Let pre-season porch sitting begin

My grandparents used to call it “visiting”. Every Colorado summer evening, except those which featured tornado warnings, my grandparents would sit out on the front porch with my parents and waive to the families taking an evening stroll, or dogs taking their owners for walks. All the homes on the street had driveways, front yards and large front porches capable of fitting a couple chairs and a bench. Occasionally neighbors would walk up the driveway and talk. I don’t know what they talked about, because being I was impatient and incapable of sitting still, I climbed the old cottonwood in the yard, or ran my matchbox cars through the sprinkler water that pooled in the sidewalk gutter where the road curved and flattened. Those are good memories and the genesis of my liking of porches.

Sunday I went to my buddy Danny’s porch to eat the pulled pork his wife made. Danny’s infant daughter joined us, but didn’t contribute much to the conversation.
Conversation bounced from weight training supplements to taxes, car payments to eating fish hearts and I knew it was here. It’s officially porch season. I’ve been sitting outside in my $30 plastic chair next to the Weber grill for a few weeks, but with May less than a week away the porch pre-season is in full swing.
Porch season is just as much a literal sitting on porch as it is a frame of mind. You start to lose track of TV shows, because earth has warmed enough to cool off in delightful and peacefully warm evenings – perfect sitting weather.

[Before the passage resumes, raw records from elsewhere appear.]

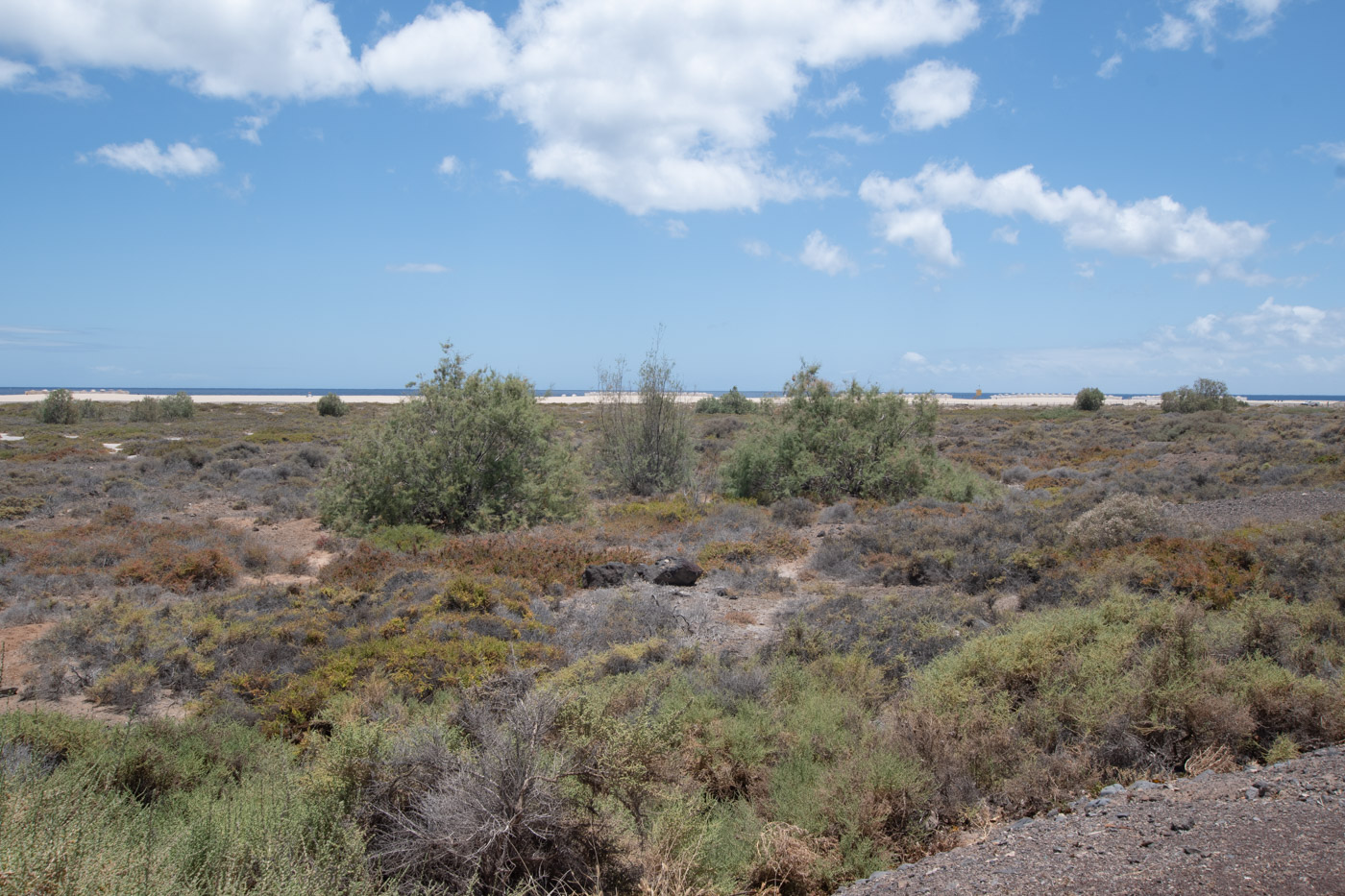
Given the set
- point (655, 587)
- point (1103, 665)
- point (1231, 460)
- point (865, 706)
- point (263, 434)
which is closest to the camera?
point (1103, 665)

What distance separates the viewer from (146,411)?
42344 millimetres

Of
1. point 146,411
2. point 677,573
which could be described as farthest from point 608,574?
point 146,411

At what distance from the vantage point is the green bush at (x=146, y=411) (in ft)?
138

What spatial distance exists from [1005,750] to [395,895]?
406 cm

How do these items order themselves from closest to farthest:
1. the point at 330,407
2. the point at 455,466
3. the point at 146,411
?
the point at 455,466 < the point at 146,411 < the point at 330,407

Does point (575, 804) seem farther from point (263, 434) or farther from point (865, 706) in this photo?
point (263, 434)

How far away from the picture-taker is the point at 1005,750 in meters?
5.00

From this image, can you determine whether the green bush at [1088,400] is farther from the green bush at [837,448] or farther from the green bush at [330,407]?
the green bush at [330,407]

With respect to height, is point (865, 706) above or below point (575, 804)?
below

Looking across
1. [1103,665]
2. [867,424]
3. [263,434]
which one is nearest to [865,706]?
[1103,665]

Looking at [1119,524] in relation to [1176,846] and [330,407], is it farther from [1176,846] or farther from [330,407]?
[330,407]

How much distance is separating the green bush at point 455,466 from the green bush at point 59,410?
123 ft

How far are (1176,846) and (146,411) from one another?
170 ft

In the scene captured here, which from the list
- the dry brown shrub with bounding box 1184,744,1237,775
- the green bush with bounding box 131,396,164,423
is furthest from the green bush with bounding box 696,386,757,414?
the dry brown shrub with bounding box 1184,744,1237,775
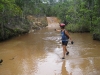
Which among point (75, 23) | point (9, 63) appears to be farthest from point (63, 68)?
point (75, 23)

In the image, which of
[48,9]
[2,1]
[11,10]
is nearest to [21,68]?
[2,1]

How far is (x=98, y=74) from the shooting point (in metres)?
6.25

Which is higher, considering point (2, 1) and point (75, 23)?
point (2, 1)

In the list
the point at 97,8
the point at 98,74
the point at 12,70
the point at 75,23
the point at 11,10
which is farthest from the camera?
the point at 75,23

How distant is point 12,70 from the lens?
283 inches

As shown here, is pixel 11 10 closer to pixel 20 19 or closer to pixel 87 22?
pixel 20 19

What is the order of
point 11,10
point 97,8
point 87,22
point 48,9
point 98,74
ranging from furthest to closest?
point 48,9 → point 87,22 → point 11,10 → point 97,8 → point 98,74

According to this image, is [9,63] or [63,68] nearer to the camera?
[63,68]

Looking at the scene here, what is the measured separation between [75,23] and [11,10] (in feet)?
32.4

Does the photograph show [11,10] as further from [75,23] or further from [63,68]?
[63,68]

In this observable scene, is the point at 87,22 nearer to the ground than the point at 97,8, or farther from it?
nearer to the ground

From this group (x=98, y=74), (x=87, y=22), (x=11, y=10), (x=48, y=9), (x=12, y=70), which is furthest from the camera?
(x=48, y=9)

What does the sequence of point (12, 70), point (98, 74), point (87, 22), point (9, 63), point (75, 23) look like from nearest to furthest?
point (98, 74)
point (12, 70)
point (9, 63)
point (87, 22)
point (75, 23)

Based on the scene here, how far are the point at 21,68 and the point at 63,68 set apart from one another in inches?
69.5
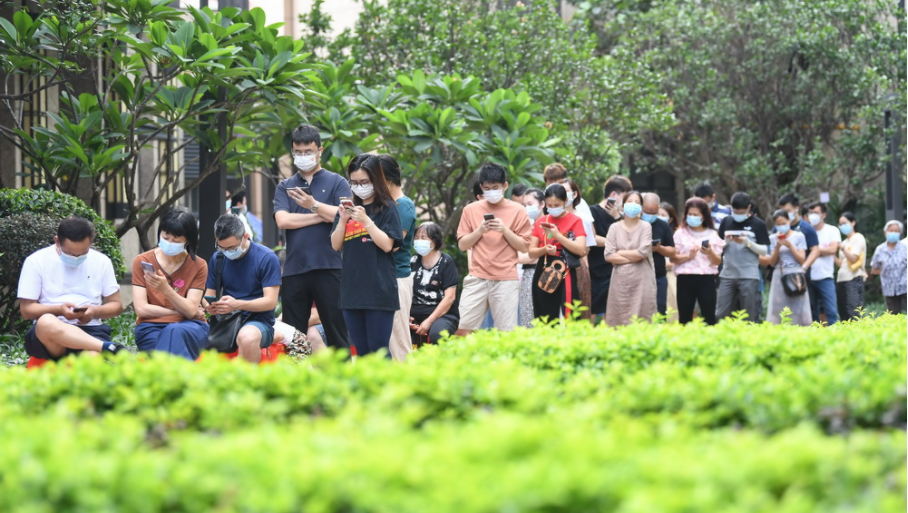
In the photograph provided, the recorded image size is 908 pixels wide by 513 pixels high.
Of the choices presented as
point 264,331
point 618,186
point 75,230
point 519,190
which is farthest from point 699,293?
point 75,230

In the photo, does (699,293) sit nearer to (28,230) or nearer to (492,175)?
(492,175)

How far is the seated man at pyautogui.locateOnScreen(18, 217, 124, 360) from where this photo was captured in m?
7.71

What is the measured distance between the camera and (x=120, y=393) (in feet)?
14.2

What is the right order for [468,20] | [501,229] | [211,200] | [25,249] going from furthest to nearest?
[468,20] → [211,200] → [25,249] → [501,229]

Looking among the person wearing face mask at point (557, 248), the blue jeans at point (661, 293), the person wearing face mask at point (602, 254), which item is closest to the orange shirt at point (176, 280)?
the person wearing face mask at point (557, 248)

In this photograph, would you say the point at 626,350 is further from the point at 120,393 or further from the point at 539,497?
the point at 539,497

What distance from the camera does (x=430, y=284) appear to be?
10172mm

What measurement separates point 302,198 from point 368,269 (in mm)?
934

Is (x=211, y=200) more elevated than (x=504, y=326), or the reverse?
(x=211, y=200)

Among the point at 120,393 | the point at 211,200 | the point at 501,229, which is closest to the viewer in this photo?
the point at 120,393

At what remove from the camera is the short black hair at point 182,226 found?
25.9ft

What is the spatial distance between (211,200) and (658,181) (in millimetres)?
21563

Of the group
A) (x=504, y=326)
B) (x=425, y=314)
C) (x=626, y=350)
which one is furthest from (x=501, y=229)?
(x=626, y=350)

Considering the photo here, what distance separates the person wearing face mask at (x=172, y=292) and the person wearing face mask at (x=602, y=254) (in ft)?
13.8
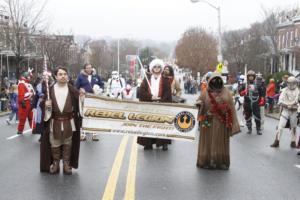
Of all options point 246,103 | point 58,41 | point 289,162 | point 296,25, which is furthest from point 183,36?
point 289,162

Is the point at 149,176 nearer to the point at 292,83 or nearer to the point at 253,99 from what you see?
the point at 292,83

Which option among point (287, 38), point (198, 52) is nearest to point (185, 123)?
point (287, 38)

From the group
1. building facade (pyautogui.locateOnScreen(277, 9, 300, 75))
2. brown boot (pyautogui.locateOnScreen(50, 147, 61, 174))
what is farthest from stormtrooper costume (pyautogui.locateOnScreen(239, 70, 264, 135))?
building facade (pyautogui.locateOnScreen(277, 9, 300, 75))

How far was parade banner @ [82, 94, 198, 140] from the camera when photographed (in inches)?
354

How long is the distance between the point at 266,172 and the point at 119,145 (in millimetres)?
4334

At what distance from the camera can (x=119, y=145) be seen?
12.4 meters

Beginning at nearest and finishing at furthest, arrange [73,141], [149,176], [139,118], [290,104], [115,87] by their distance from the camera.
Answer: [149,176]
[73,141]
[139,118]
[290,104]
[115,87]

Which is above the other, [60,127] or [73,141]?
[60,127]

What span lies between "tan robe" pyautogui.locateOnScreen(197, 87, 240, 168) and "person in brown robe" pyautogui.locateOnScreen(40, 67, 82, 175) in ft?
7.41

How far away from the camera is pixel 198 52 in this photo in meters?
78.0

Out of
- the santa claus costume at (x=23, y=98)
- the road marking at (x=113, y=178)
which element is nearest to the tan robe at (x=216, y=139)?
the road marking at (x=113, y=178)

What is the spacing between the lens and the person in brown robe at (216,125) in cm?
897

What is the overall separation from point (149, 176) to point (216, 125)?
1.54 meters

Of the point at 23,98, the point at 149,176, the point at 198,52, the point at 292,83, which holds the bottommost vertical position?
the point at 149,176
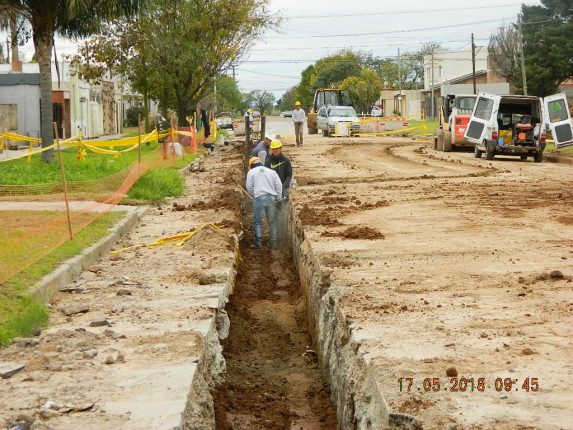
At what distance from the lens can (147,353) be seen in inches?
274

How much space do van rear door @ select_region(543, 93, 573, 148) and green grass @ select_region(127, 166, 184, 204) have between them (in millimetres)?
12210

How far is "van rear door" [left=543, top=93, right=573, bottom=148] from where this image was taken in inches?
1082

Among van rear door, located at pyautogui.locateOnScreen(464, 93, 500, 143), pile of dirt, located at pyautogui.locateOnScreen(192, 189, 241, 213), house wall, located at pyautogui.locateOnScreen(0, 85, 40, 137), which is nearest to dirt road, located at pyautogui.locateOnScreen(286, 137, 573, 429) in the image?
pile of dirt, located at pyautogui.locateOnScreen(192, 189, 241, 213)

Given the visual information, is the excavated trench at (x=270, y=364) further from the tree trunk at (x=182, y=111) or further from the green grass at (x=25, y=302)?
the tree trunk at (x=182, y=111)

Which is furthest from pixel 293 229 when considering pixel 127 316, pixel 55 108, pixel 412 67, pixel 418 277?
pixel 412 67

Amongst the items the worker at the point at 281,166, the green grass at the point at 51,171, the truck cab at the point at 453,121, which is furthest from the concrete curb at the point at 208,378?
the truck cab at the point at 453,121

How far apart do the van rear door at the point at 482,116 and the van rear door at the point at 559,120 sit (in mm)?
1512

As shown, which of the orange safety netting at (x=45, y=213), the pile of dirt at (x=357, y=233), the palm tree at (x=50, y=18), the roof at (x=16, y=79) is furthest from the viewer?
the roof at (x=16, y=79)

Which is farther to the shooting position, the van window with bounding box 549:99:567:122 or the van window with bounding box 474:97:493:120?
the van window with bounding box 474:97:493:120

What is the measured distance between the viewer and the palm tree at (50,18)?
2375cm

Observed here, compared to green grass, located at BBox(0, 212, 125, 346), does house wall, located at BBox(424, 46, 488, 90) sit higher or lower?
higher

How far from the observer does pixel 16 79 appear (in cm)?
4106

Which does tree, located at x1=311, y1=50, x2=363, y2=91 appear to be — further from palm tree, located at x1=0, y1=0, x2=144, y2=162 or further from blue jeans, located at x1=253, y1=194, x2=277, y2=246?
blue jeans, located at x1=253, y1=194, x2=277, y2=246

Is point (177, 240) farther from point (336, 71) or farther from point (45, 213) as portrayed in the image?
point (336, 71)
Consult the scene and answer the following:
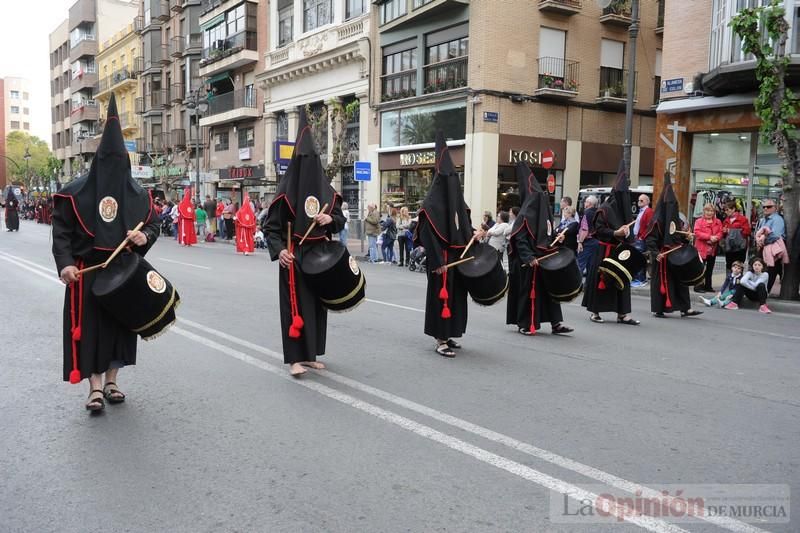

My porch looks down a long stretch of grass under a weeping willow with old wooden fences on each side. My landlord’s dogs like porch season, because they get to yell at me with more frequency, but once they get tired, I can get back to my book. Sometimes the book gets put down and I just stare at the orange through the almond trees of my neighbor. The dull hum of Highway 99 is present, but it can be ignored, because it’s porch time.
It’s time for lemonade, ice tea, snakes of chocolate syrup over mounds of vanilla ice cream. Better yet, the sound of a homemade ice cream maker magically making sweet goodness from milk, cream, vanilla, sugar and ice.
It’s time for standing up to flip burgers, roll brats and steaming veggies in butter, garlic and parmesan cheese. The days of sweet corn will be here before we know it, so will the odd shapes of scorched skin missed by the SPF 30.
Copious sweat comes with evening jogs. You’re not running faster, it was just hotter, but you feel like more of an animal anyway when you cool down with cold water – while sitting in the chair out front.
Porch season also coincides with other important aspects of life. It’s time for center fielders to charge 15-foot grounders on the t-ball field and venders to charge fifteen bucks for garlic fries.
It’s time for eight months of NBA playoffs and eighty minute drives to my spot on a certain river for huge brown trout. It’s time to pay $15 for campsites and realize you forgot stakes, tent poles or, gasp, coffee. It’s time to reclaim the spots on the river and guess how much higher (or thanks to a lack of snowpack, lower) it was than last time and figure out where the trout have stacked up. Later it will be time to drop a hot dog into the fire and fish it out if no one is looking. After all, it’s dark and it all tastes like charcoal and lighter fluid anyway, what’s the big deal?
All will be well, because when the camping chairs are unfolded you’ll assume the posture of the nomadic porch-sitter, and life will be good.